Exercise goal: Could you format the material below as a two-column CSV with the headers "text" and "result"? Begin at the line that has "At what distance from the" and continue through the end of the material, giving one row per entry with its text and its answer, each in a single quoted field with line breaks turned into spaces.

[Stored records]
'''
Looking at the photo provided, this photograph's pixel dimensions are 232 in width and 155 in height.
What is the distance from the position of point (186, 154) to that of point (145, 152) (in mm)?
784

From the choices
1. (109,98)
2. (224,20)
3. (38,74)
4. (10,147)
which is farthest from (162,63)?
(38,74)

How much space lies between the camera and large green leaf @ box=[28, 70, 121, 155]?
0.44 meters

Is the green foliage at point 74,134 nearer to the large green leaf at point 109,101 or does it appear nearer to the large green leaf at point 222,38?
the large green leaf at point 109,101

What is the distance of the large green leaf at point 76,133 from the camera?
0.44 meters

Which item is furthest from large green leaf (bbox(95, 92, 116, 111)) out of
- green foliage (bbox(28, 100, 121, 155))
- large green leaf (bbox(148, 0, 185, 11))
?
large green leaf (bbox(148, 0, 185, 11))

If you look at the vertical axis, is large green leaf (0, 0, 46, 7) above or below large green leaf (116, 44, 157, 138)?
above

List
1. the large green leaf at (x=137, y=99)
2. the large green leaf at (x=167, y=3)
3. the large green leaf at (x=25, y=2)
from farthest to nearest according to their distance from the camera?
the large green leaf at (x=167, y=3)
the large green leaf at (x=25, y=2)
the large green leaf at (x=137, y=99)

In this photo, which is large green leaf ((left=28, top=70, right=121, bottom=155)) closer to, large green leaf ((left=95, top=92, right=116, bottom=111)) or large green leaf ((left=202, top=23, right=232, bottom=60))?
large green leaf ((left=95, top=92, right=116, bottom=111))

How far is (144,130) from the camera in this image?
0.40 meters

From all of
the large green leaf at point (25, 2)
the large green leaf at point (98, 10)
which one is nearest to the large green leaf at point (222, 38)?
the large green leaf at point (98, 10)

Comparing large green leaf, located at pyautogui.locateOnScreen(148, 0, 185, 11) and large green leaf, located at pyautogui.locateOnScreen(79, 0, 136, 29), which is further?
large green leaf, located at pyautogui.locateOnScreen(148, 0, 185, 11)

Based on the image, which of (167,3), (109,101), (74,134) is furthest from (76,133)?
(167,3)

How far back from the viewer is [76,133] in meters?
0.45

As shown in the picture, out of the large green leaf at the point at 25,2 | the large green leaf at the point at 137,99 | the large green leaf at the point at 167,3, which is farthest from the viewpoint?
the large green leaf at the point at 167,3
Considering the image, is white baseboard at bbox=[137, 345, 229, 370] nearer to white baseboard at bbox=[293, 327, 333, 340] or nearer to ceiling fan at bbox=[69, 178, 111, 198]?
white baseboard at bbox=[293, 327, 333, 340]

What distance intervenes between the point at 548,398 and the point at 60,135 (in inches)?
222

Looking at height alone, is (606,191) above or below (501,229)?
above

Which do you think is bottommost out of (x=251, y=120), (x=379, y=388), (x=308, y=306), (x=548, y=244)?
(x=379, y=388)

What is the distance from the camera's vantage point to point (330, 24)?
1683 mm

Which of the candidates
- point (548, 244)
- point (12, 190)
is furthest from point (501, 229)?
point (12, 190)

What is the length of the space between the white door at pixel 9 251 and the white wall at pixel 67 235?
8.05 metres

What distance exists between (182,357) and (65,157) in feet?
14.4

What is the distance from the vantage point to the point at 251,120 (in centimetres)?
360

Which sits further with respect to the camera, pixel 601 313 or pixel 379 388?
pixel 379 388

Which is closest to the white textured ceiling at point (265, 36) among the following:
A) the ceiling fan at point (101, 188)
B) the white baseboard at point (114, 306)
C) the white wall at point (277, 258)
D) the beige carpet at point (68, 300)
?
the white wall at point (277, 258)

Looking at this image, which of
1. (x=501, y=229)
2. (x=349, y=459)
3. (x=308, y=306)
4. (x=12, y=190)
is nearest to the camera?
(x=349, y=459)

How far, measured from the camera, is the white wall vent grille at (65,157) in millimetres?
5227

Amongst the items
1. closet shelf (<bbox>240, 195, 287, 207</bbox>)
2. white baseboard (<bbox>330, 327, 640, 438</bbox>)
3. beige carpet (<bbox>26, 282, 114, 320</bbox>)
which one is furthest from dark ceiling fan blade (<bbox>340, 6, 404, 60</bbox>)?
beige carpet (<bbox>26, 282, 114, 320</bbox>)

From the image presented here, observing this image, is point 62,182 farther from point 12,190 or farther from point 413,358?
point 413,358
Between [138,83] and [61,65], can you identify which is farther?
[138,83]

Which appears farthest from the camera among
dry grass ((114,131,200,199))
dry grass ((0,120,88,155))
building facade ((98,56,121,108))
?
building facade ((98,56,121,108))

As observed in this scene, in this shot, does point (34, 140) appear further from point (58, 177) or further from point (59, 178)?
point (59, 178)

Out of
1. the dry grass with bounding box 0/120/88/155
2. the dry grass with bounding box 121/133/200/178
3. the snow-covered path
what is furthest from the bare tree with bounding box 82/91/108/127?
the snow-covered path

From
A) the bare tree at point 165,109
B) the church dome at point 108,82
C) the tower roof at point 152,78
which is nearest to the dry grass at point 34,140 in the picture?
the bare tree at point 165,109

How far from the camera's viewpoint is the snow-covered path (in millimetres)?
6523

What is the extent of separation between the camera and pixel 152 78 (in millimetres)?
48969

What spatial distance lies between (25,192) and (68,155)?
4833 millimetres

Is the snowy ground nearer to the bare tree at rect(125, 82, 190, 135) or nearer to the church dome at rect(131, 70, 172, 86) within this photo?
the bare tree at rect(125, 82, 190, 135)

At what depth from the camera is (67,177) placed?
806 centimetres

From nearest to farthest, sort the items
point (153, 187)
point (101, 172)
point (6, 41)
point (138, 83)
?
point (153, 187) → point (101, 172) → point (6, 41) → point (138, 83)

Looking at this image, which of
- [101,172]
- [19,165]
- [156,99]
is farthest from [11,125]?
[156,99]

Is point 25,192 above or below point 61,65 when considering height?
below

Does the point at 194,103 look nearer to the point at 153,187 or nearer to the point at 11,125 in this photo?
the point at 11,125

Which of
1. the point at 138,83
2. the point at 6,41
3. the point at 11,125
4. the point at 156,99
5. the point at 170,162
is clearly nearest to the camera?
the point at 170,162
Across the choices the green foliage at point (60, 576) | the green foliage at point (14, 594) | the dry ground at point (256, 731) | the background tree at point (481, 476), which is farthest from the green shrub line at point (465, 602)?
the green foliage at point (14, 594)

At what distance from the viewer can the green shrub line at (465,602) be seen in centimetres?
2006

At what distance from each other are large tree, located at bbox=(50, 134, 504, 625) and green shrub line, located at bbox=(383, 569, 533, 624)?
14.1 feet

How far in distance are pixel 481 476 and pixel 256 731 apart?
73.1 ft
'''
Answer below:
text,result
"At what distance from the viewer can the green shrub line at (465,602) be seen in centimetres?","2006"
"At what distance from each other are large tree, located at bbox=(50, 134, 504, 625) and green shrub line, located at bbox=(383, 569, 533, 624)?","14.1 feet"
"How far in distance are pixel 481 476 and pixel 256 731 apart?","73.1 ft"